Perintah Kerja. Sunting kata pengantar dengan menuliskan ulang penggalan dari "Salah satu bentuk" sampai dengan "kerjanya di UMKM.", serta mengganti "krisis ekonomi" menjadi "krisis moneter".

Program Belajar Bekerja Terpadu/Co-op 2014

KATA PENGANTAR

Salah satu upaya Direktorat Jenderal Pendidikan Tinggi dalam meningkatkan kualitas lulusan perguruan tinggi adalah menyelenggarakan program bekerjasama dengan institusi/dunia usaha/UKM/UMKM yang merupakan pemangku kepentingan lembaga pendidikan tinggi.

Salah satu bentuk program tersebut adalah Co-operative Academic Education (Co-op) atau disebut Program Belajar Bekerja Terpadu (PBBT) di industri/Usaha Kecil Menengah  (UKM)  yang  kemudian  pada  tahun  2009  mulai  dianjurkan  mengambil lokasi di Usaha Mikro Kecil dan Menengah (UMKM). Program Co-op di UMKM dikembangkan mengingat bahwa UMKM merupakan penunjang ekonomi negara pada saat terjadi krisis ekonomi di Indonesia dan keinginan pemerintah agar lulusan perguruan tinggi tidak hanya mampu menjadi pencari kerja tetapi juga harus mampu menyediakan /menciptakan lapangan kerja berbekal pengalaman kerjanya di UMKM.

Cuplikan Data.
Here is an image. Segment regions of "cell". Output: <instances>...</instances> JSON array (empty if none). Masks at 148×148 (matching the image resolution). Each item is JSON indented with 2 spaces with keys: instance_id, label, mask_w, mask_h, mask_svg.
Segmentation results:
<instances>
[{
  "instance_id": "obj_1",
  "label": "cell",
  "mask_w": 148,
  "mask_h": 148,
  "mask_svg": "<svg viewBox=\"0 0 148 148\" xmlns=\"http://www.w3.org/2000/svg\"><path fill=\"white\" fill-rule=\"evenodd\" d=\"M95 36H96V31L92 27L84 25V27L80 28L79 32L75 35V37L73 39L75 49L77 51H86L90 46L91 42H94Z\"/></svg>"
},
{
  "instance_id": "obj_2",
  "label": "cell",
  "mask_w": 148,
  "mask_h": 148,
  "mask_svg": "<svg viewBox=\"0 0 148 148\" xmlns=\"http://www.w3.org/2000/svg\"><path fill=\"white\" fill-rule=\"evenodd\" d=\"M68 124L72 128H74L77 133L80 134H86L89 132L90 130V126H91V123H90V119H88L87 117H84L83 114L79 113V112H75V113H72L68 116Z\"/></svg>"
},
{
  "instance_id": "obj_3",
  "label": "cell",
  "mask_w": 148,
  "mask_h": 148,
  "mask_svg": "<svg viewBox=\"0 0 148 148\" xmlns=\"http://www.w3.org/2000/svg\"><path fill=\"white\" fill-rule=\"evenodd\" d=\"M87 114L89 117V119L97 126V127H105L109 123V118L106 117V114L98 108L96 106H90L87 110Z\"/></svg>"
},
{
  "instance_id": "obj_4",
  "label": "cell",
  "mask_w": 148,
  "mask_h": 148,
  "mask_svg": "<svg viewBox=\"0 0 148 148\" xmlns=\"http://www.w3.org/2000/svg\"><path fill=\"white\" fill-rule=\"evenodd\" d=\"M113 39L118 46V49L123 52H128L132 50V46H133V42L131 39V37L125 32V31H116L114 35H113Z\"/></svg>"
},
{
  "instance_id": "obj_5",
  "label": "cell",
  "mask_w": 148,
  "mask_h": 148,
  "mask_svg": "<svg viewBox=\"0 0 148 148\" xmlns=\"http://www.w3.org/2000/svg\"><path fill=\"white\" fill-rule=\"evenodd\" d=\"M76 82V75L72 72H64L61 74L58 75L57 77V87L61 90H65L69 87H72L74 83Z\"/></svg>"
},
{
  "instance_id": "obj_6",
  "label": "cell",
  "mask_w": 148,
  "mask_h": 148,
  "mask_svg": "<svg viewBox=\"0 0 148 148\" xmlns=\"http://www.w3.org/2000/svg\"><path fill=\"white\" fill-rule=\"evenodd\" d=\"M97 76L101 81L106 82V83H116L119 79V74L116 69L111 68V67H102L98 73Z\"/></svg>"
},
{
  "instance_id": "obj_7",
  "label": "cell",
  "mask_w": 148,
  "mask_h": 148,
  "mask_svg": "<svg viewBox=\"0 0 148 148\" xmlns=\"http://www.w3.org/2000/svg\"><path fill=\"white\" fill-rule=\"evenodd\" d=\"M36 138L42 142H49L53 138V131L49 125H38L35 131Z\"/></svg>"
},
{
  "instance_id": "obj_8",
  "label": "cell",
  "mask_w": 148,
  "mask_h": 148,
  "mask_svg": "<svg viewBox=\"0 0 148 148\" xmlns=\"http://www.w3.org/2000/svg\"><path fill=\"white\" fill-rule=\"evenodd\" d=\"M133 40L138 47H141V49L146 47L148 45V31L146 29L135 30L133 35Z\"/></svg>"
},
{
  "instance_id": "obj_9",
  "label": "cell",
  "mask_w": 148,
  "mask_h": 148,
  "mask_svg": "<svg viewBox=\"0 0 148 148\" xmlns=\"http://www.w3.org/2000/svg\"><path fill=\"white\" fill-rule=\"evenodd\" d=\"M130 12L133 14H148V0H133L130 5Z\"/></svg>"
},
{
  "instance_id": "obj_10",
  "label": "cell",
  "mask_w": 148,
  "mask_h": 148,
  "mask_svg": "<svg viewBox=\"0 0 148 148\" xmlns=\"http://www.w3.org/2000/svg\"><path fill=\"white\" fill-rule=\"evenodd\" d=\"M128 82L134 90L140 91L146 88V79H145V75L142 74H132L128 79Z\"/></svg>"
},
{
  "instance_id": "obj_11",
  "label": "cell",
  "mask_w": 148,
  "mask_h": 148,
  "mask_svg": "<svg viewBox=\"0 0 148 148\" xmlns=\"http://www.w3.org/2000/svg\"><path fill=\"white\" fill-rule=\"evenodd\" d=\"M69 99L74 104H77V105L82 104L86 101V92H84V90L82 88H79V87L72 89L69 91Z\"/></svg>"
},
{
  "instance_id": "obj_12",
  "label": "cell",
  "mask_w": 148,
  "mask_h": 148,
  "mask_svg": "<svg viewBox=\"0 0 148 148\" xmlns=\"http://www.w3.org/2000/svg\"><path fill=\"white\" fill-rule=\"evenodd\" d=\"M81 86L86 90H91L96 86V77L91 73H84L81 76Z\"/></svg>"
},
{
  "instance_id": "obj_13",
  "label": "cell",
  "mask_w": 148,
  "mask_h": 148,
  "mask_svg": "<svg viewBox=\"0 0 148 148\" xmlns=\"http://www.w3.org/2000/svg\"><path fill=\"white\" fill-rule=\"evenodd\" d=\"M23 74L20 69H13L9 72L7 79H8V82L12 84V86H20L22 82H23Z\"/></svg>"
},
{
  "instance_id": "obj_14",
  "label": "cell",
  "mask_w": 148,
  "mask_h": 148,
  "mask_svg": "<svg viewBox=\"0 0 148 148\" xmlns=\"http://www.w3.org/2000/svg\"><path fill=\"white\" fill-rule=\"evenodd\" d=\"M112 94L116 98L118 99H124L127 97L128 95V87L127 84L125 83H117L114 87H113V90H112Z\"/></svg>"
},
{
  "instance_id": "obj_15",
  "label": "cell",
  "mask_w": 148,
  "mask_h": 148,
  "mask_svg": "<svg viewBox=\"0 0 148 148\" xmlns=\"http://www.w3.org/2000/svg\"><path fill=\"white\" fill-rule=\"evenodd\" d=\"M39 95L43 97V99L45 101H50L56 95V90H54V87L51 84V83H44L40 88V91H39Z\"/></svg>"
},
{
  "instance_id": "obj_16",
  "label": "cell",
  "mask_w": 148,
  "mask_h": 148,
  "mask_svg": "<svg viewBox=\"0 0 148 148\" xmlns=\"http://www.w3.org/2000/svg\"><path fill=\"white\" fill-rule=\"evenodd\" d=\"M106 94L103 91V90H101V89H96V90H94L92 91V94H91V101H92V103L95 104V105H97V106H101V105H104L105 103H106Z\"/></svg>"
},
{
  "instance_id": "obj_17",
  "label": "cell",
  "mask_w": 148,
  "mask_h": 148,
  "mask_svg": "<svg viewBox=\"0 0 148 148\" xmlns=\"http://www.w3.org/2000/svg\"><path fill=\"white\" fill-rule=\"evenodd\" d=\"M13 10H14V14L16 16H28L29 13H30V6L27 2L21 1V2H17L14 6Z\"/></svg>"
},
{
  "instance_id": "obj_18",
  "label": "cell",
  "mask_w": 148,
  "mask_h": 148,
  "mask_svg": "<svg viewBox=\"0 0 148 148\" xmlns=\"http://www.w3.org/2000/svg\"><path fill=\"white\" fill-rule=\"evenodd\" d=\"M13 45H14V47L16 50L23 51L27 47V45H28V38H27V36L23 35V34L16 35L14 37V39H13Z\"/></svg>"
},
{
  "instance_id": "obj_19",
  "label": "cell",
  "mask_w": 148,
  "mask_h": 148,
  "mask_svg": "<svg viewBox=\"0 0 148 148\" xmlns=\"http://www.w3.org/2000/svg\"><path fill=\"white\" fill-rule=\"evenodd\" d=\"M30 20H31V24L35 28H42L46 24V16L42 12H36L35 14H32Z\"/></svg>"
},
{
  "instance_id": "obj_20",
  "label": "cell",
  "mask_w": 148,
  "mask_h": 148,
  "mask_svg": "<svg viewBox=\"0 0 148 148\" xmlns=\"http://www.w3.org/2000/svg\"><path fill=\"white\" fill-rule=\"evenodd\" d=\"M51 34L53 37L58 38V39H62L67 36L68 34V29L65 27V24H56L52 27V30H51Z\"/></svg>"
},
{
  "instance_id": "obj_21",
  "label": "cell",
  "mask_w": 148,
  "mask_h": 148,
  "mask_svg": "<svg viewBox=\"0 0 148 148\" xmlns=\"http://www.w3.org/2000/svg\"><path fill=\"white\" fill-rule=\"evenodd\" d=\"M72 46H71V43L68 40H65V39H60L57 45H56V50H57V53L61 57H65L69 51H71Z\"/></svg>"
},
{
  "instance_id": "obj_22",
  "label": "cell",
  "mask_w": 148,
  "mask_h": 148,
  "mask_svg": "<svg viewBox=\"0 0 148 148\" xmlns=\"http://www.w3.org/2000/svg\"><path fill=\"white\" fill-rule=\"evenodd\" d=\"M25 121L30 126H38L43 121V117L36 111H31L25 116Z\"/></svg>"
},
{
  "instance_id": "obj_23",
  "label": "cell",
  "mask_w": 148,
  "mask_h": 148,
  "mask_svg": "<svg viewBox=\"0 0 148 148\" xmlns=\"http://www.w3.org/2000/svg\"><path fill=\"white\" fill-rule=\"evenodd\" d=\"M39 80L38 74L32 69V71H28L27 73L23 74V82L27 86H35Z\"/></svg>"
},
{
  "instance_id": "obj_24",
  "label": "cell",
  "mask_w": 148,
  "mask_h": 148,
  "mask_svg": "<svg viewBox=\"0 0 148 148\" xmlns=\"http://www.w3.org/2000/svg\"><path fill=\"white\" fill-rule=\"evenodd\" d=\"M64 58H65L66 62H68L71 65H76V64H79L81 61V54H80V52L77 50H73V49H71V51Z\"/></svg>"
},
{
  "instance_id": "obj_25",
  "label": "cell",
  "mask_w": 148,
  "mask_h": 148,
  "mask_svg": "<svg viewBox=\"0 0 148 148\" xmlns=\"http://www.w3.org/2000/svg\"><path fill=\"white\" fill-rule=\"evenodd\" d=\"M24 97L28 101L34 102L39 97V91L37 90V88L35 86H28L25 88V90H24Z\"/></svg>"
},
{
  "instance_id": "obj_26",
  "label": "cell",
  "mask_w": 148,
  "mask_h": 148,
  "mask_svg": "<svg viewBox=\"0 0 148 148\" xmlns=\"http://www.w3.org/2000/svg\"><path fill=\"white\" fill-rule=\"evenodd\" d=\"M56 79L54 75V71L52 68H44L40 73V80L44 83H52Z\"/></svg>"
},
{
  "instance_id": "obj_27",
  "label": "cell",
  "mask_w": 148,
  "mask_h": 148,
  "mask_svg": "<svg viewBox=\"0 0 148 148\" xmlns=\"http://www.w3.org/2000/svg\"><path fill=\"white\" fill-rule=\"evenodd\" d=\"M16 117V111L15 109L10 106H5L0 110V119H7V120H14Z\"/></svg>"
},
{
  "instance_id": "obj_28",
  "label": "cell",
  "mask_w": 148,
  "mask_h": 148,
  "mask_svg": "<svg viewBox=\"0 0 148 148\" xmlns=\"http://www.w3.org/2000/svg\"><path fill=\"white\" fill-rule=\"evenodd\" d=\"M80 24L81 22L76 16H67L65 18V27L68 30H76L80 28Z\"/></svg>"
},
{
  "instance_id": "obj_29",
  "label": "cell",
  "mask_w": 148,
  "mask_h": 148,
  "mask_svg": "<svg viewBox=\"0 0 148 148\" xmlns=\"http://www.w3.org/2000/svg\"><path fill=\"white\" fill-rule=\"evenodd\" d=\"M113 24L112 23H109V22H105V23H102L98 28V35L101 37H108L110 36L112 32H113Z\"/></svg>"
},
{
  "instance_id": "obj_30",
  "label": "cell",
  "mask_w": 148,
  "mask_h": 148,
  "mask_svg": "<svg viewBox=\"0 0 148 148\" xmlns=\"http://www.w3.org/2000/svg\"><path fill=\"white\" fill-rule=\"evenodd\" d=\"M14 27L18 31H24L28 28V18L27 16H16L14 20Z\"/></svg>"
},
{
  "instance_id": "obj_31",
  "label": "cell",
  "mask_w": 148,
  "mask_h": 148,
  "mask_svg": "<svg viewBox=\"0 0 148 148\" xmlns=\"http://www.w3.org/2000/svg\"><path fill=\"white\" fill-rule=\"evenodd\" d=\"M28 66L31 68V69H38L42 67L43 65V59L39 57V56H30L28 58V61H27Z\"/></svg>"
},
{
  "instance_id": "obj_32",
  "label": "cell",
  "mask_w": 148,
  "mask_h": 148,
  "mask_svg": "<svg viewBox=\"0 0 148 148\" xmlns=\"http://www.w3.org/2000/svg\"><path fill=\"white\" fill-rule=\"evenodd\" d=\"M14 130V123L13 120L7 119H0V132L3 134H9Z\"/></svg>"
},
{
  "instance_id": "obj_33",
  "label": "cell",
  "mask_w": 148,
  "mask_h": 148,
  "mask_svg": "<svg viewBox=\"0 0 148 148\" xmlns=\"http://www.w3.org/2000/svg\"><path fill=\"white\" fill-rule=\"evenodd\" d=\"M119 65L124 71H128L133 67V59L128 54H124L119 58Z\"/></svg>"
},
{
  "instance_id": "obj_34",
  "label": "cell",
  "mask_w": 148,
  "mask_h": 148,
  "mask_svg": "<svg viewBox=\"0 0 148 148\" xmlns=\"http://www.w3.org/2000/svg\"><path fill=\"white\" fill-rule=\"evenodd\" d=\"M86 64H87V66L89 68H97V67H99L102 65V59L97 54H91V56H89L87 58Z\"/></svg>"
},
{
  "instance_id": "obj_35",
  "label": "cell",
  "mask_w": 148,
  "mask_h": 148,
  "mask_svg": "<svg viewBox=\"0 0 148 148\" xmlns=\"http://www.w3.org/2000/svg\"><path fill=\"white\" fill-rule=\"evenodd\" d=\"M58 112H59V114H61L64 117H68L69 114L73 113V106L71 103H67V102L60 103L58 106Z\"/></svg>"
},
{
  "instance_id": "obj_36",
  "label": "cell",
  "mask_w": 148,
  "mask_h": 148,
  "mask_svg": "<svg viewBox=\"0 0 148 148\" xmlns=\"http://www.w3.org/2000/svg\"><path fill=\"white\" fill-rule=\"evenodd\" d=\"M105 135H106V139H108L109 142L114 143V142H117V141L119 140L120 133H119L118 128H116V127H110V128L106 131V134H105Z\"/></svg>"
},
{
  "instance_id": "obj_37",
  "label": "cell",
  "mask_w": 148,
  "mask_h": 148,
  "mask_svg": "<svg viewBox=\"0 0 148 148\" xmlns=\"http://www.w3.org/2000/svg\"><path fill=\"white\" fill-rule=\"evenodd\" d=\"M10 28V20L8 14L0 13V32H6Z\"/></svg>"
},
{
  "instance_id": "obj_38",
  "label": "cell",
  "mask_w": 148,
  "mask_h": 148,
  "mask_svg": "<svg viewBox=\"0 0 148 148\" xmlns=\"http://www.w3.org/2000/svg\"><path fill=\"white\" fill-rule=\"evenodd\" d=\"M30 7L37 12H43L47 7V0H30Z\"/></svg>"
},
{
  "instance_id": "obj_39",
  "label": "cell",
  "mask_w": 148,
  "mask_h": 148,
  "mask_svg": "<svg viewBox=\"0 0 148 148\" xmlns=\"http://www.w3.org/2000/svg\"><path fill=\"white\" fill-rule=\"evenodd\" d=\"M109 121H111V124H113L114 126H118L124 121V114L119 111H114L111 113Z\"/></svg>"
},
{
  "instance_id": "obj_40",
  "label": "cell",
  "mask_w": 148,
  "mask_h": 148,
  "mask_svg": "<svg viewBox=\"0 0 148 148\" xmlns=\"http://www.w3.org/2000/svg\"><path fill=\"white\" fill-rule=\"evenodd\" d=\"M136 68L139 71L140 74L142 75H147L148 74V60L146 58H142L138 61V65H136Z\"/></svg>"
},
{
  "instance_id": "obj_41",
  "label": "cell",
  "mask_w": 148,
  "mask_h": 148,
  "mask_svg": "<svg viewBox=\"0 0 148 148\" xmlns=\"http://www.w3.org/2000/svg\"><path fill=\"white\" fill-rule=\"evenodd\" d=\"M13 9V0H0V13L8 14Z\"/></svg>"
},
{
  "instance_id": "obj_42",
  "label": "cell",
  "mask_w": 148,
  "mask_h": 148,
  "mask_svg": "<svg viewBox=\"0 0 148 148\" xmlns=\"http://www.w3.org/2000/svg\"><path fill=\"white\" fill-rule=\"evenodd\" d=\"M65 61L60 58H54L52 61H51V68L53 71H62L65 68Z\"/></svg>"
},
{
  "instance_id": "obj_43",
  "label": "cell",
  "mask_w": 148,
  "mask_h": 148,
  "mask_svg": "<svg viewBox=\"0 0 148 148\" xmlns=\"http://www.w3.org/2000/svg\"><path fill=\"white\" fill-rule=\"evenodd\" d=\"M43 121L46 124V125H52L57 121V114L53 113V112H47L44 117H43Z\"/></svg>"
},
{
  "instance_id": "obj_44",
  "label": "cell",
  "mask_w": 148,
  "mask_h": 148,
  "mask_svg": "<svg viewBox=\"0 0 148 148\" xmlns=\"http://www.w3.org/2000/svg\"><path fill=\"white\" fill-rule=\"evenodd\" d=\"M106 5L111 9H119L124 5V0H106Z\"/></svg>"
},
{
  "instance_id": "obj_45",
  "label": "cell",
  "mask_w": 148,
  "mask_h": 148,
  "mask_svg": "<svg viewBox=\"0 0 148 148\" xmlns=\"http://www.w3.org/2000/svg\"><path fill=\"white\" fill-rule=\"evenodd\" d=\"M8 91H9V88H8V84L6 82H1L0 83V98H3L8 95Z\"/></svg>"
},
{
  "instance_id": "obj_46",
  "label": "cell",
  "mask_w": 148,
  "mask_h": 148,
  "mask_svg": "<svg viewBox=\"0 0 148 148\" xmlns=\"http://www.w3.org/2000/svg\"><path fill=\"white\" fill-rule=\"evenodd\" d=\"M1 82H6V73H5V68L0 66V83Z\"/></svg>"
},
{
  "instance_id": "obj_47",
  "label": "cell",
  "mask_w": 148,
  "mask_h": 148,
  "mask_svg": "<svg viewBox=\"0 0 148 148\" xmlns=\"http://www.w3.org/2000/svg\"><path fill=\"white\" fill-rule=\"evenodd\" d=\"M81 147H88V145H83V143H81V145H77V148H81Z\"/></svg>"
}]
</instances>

Hasil Tugas.
Salah satu bentuk program tersebut adalah Co-operative Academic Education (Co-op) atau disebut Program Belajar Bekerja Terpadu (PBBT) di industri/Usaha Kecil Menengah  (UKM)  yang  kemudian  pada  tahun  2009  mulai  dianjurkan  mengambil lokasi di Usaha Mikro Kecil dan Menengah (UMKM). Program Co-op di UMKM dikembangkan mengingat bahwa UMKM merupakan penunjang ekonomi negara pada saat terjadi krisis moneter di Indonesia dan keinginan pemerintah agar lulusan perguruan tinggi tidak hanya mampu menjadi pencari kerja tetapi juga harus mampu menyediakan /menciptakan lapangan kerja berbekal pengalaman kerjanya di UMKM.